Ms Esther Agumah, Livestock Officer at the Regional Directorate of the Department of Agriculture, has disclosed that the beneficiaries of the President’s Flagship Programme, Rearing for Food and Jobs (RFJs), in the Upper East Region have refused to go by the conditions under which they benefited from the support given them.
According to the Livestock Officer, the government and the farmers had agreed to breed the ruminants and birds and give out their offspring to other beneficiaries but failed to do so when the young ones were old enough to go to other farmers.
The programme started as a pilot programme in 2019 in five regional districts of the region, distributed improved livestock breed, mainly sheep distributed improved females to one male per farmer in the Kassena Nankana Municipality, Kassena Nankana West, Bongo and Bawku West Districts and Nabdam District.
“2,000 sheep were distributed in the pilot year, 2019 to smallholder farmers in the Nabdam District and it was planned that their offspring would be distributed to other farmers by 2021 but nothing was recovered from the Nabdam District.
“Each farmer under the pilot received 10 sheep, nine females and one male and the condition was for each to repay 18 of the offspring.”
Ms Esther Agumah
Meanwhile, Ms Esther Agumah noted that there is a school of thought that the action of the Nabdam district beneficiaries was political as some felt the package was a gift.
“We have a lot of challenges with the programme, though the programme has been reviewed and farmers are expected to repay one male offspring and nine females instead of the 18, the farmers are still recalcitrant to give back.”
Ms Esther Agumah
Challenges of the RFJs
The Livestock Officer at the Regional Directorate of the Department of Agriculture asserted that the situation is just one of the challenges the programme has encountered. The rest, she stated, include diseases and death of livestock, among others.

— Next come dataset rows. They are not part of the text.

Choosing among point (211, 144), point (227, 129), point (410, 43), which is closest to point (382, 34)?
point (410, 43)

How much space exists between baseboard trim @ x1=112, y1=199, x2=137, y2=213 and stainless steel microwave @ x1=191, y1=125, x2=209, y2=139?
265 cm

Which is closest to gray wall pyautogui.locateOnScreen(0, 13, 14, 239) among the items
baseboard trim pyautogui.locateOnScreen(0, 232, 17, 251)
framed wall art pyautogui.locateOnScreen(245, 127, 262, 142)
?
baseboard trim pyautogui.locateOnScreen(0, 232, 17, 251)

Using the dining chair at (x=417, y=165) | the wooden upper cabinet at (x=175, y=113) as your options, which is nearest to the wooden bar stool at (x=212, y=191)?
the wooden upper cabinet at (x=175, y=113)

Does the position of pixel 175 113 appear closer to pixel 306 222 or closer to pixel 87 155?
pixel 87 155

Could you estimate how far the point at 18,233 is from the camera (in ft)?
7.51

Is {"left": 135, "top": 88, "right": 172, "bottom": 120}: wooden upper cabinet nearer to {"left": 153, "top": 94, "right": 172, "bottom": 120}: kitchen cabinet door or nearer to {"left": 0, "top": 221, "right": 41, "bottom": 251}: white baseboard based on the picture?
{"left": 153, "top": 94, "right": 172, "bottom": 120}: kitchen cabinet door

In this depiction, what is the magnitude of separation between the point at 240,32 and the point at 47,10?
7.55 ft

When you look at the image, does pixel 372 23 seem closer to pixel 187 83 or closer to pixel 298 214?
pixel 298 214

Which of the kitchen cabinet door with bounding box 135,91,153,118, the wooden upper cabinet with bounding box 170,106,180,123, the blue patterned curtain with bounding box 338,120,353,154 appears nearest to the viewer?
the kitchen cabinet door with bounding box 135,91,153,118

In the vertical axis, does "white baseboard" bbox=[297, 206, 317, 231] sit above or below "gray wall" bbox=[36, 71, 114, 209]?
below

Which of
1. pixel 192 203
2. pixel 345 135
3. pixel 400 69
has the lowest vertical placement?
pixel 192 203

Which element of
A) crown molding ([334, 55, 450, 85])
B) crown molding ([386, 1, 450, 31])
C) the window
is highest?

However, an interaction with some beneficiaries revealed that most of the sheep were doing well. Madam Hannah Laadi Bukari, a farmer, and chairperson of the ‘women in Agriculture’ platform in Nangodi said the RFJs had been a helpful programme.
“I received ten sheep in number but in the beginning, I lost four of the sheep leaving me with six of them but that, notwithstanding, the remainder had done well because last year I made sales of some of them to the tune of GHC 2,250.00 and I still have thirteen of them.”
Hannah Laadi Bukari
The modalities of the programme targeted women and youth and recoveries of the offspring were expected to be made in two years where the young ones would be passed on to other beneficiaries.
This module was officially launched by H. E. President Nana Addo Dankwa Akufo Addo at Wa in the Upper West Region on June 25th, 2019. The objective of the RFJ is to develop a competitive and more efficient livestock industry that increases domestic production, reduces importation of livestock products and contributes to employment generation and to the improvement of livelihoods of livestock value chain actors and the national economy.